Will Adams: Mitski’s own “Stupid Love”, swapping existentialism for exuberance via anxiously repeated lines, swerves into different keys and a chorus that takes cues from melodramatic ’80s synthpop. If you’re going to ruminate on fame, might as well go full tilt.
[7]

Alfred Soto: Most interesting when her pinprick-sized songs struggle to contain their tumult, Mitski isn’t going for small on “Love Me More.” She takes the title seriously: more more more. The strain shows. Does she envy Florence Welch? 
[6]

Nortey Dowuona: The drums here are so soft they can barely hold the swiping claws that grow from the guitars and the sweeping wings of the synths, the bassline so swallowed it is barely visible in Mitski’s arms as she softly carries it with her soft yet strong voice. A pealing piano line scythes through the song and lets Mitski scurry the bassline away into the foreground, letting her calmly carry it through the now flapping synth wings, which are changing color as the drums stumble and struggle, then regain their presence and fade to a shimmering hi hat line, disappearing into the clouds. Mitski walks away with the contentedly sleeping bassline.
[8]

Vikram Joseph: A sort of successor to and inversion of “Nobody”, in which Mitski drains as much pathos from partnership as she did from loneliness. The coruscating synths in the chorus sounds like she’s being hunted down by her own existential dread, even as she begs her lover to “drown it out”: this is love as a coping mechanism, practically dissociated from romance or desire. I can’t quite articulate, though, what part of it leaves me untouched — for all its manic energy and accomplished songcraft, it’s an oddly sanitised version of desperation, one that slips down a little too easily. It just feels like this should hurt more, y’know?
[7]

Tim de Reuse: The metaphors are sharp as ever; “love enough to drown me out” is a plea that requires exactly as much straightforward repetition as she gives it. The backdrop lacks the snappy brightness of Be the Cowboy, so it is trying to be something else, but what is it, exactly? It’s too muddy and dark to aim for disco highs, and not warm enough to reach for sawtooth-fetish synthwave tropes (which, tired as they are, would at least have been something). Mitski’s adventurous chord changes try to uplift the post-chorus, but the instrumental does not have the energy to get propelled by a sense of surprise, and so the clanky piano interlude sits in memory like an ugly smear of ink.
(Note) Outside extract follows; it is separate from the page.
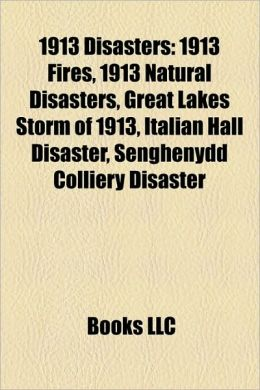 1913 Disasters: 1913 Fires, 1913 Natural Disasters, Great Lakes Storm of 1913, Italian Hall Disaster, Senghenydd Colliery Disaster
This is not by any means a bad song, but it is strange to hear something from an artist whose work typically has such a clear identity and sense of purpose feel so utterly confused.
[5]

Hannah Jocelyn: On first listen, “Love Me More” is the Mitski Mission Statement; she craves love that falls as fast as a body from the balcony so she doesn’t need to be brave, the kind of love that makes her love everybody. Years on from those songs, she knows better, but she’s just so tired of not feeling loved that she’s left trading those elaborate lyrics for simplistic idioms, begging a lover to “scratch the itch” and adore her. The chorus could be a reasonable request to an avoidant partner, or (as it is here) a desperate plea from an anxiously attached one; Mitski sings that title fully aware that no amount of love can fill the void. That amount of urgency deserves a Jim Steinman-sized treatment, one that longtime producer Patrick Hyland can’t quite pull off. The drum machines should be propelling the song forward, instead they’re buried under layers of synths — only the sophisti-pop pianos manage to crawl out of the glitter-encrusted swamp. After seeing her disappointment with her reputation as music for “sad bitches,” that slightness might be deliberate self-sabotage. Even if that’s intentional, the choice undersells how good this song is fundamentally — a reminder that the time signature jumps and modulations are just as integral to Mitski’s music as her abject loneliness. Her vocal performance ultimately picks up the slack, simmering with self-loathing but intensely theatrical all the same.